De franchisegever bepaalt wat bij zijn franchiseorganisatie de looptijd van de franchiseovereenkomst is. Om het verwijt van willekeur te voorkomen is het verstandig met een soort standaard looptijd te werken, die bij gelijke omstandigheden geldt voor alle franchisenemers. Daar kan van worden afgeweken, bijvoorbeeld in het kader van een verlenging waarbij twijfel is. Verder is een belangrijk uitgangspunt dat de looptijd van de franchiseovereenkomst voor de franchisenemer voldoende lang moet zijn om tenminste zijn investeringen terug te kunnen verdienen. In de praktijk wordt vaak gewerkt met een looptijd van 5 jaar, wat ook te maken heeft met de termijn van huurovereenkomsten. Indien de franchisenemer bijvoorbeeld een winkel huurt, is 5 jaar een gangbare termijn voor de huurovereenkomst. Meestal verdient het aanbeveling dat de looptijd van de franchiseovereenkomst gelijk loopt met de looptijd van de huurovereenkomst, zeker indien de huurrechten gekoppeld zijn aan de hoedanigheid van franchisenemer van de betreffende formule.

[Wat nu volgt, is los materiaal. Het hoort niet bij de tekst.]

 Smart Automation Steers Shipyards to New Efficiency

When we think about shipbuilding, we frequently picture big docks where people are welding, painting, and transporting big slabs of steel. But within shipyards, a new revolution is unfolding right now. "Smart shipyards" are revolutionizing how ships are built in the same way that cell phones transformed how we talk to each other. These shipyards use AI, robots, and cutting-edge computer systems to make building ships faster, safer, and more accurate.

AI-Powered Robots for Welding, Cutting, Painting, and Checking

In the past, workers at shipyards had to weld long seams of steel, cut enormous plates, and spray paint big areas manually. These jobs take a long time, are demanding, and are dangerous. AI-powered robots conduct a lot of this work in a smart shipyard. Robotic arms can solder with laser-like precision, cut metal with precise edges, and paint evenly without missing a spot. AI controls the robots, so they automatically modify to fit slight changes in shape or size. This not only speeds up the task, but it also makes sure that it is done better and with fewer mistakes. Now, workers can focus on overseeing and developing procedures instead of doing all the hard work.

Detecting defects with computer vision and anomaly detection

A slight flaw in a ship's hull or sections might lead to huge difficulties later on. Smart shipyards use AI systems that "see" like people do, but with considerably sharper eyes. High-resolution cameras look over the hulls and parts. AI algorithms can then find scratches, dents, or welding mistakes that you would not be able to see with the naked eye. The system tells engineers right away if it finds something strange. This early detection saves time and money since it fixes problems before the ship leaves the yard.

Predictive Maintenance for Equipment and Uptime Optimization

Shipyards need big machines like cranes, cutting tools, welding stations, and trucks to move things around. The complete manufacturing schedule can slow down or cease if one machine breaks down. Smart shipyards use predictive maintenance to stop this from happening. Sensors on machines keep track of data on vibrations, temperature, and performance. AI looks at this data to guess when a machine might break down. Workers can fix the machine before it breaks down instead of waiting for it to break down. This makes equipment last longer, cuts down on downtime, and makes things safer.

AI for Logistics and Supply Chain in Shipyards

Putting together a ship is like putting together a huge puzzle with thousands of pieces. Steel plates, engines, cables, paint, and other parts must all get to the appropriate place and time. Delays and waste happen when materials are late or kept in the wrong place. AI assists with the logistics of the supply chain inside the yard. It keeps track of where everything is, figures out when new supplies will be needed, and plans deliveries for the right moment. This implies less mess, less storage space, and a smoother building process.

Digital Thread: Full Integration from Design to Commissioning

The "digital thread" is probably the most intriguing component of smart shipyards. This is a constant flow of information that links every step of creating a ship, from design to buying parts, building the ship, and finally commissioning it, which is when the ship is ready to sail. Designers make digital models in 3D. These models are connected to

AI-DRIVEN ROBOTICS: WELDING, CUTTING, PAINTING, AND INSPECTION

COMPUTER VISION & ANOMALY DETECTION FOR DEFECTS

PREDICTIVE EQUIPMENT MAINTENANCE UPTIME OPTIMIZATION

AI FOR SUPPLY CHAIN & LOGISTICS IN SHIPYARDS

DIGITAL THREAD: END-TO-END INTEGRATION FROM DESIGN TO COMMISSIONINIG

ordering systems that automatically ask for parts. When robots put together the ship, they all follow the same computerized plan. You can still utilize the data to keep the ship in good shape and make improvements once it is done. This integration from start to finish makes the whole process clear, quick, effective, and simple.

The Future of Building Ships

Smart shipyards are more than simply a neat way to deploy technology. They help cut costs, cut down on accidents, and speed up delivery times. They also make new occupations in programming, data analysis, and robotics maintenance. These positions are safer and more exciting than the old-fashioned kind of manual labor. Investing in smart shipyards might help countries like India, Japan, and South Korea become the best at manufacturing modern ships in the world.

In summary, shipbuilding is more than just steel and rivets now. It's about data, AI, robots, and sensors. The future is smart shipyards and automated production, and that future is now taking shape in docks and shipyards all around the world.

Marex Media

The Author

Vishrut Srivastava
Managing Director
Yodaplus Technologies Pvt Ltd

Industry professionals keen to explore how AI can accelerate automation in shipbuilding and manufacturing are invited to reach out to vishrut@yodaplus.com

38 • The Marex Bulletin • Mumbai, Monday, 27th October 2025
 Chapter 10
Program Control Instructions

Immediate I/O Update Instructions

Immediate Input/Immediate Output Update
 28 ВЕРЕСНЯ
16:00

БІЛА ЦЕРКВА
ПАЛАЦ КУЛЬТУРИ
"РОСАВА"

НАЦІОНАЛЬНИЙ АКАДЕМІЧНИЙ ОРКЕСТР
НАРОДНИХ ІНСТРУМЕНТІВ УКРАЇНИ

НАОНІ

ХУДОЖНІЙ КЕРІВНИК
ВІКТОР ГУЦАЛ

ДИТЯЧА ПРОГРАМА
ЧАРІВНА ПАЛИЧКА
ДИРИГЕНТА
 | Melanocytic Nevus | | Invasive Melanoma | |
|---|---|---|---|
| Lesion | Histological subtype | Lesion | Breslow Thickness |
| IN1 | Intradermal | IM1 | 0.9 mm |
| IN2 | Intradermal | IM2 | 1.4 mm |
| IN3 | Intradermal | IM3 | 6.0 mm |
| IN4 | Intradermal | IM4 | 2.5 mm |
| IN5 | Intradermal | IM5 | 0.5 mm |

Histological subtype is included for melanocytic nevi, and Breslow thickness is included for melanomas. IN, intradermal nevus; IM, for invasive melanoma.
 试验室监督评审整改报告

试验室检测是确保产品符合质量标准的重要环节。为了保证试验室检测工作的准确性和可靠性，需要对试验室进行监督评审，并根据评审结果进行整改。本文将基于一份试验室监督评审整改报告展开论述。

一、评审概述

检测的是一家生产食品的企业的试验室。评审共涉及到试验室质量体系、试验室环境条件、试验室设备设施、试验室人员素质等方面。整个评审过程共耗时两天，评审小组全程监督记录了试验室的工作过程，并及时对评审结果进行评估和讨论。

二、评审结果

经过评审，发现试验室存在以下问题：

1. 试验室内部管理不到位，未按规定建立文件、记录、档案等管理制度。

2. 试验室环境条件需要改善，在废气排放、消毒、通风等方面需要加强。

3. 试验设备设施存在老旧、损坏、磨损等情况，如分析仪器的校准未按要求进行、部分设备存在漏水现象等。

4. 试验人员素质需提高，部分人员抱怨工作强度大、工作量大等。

Indien de locatie belangrijk is en er sprake is van een combinatie van franchise en (onder)huur, ontstaat regelmatig een complexe situatie. De franchisegever wil dat de franchisenemer het huurpand verlaat op het moment dat de franchiseovereenkomst eindigt, maar de franchisenemer heeft als huurder in beginsel huurbescherming. Het is belangrijk dat de wederzijdse rechten en plichten goed worden vastgelegd. Over dit onderwerp kunt u hier meer lezen.
In de Wet Franchise is vastgelegd dat er tenminste eenmaal per jaar overleg dient plaats te vinden. Dat is het minimum. De meeste franchiseorganisatie hebben een (formele of informele) franchiseraad, wat een overlegorgaan is. Daarnaast hebben de wat grotere franchiseorganisaties vaak een franchisevereniging. Een franchisevereniging behartigt de belangen van de franchisenemers. Over dit onderwerp kunt u hier meer lezen. De Wet Franchise (en met name het hierin opgenomen instemmingsrecht) brengt mee dat het ook voor franchisegevers interessanter kan zijn om binnen de organisatie een franchisevereniging te hebben. Indien immers de leden van de vereniging gebonden zijn aan meerderheidsbesluiten, behoeft de franchisegever bij de invoering van een wijziging waarvoor instemming benodigd is slechts de meerderheid mee te krijgen.
Het opstellen van een franchiseovereenkomst vergt specialistische kennis. Het helpt vanzelfsprekend indien het uitgangspunt een goed modelcontract is, maar er zijn veel verschijningsvormen van franchise en bijna iedere franchiseorganisatie heeft wel een aantal kenmerken die heel specifiek zijn voor de betreffende formule. Het verschil tussen een matig contract, een goed contract of een heel goed contract zit bijna altijd in de details. Die details zijn voor de niet-jurist vaak moeilijk te onderscheiden en doorgaans blijkt de kwaliteit van een contract pas echt op het moment dat er een discussie of uiteindelijk zelfs een geschil ontstaat. Dat is immers het moment dat het contract erbij gepakt wordt. Een goed en transparant contract voorkomt ook geschillen. Hoe duidelijker de afspraken, hoe kleiner de kans dat een discussie escaleert in een geschil.